Abstract

There is much ongoing research on developing dense metal membranes based on palladium and its alloys for producing high purity hydrogen, e.g., for fuel cells. Such membranes are almost exclusively permeable to hydrogen in a feed gas mixture via the following steps: (s1) dissociative adsorption on the surface; (s2) sub-surface dissolution; (s3) diffusion of interstitial hydrogen atoms within the bulk metal matrix; (s4) evolution from the bulk metal to its permeate side surface; and finally, (s5) associative desorption of hydrogen. The flux is commonly described by the so-called “Sieverts' law,” which expresses the flux as a membrane permeance times the difference in square root of hydrogen pressure on the feed side and that on the permeate side. It is derived by assuming that diffusion (step s3) is controlling, and hydrogen concentration in metal is low, which strictly limits its applicability to relatively high temperatures, thick membranes, and low hydrogen pressures. We describe a comprehensive microkinetic model that includes all five steps, and is shown to be suitable for Pd over a broad range of conditions.
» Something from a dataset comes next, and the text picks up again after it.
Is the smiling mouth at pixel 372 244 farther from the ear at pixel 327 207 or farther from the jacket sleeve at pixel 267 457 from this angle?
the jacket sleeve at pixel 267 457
It also describes non-ideal hydrogen solution due to phase-transition in Pd, which explains the sharp peak at intermediate temperatures in hydrogen flux observed experimentally, but not so far explained theoretically. The model includes effect of metal surface roughness, not commonly considered so far. Use of an electrical analogy and comparison of step resistances allows a reduction to a three-step (adsorption, diffusion, and desorption control) model that also adequately describes hydrogen permeation over a broad range of conditions.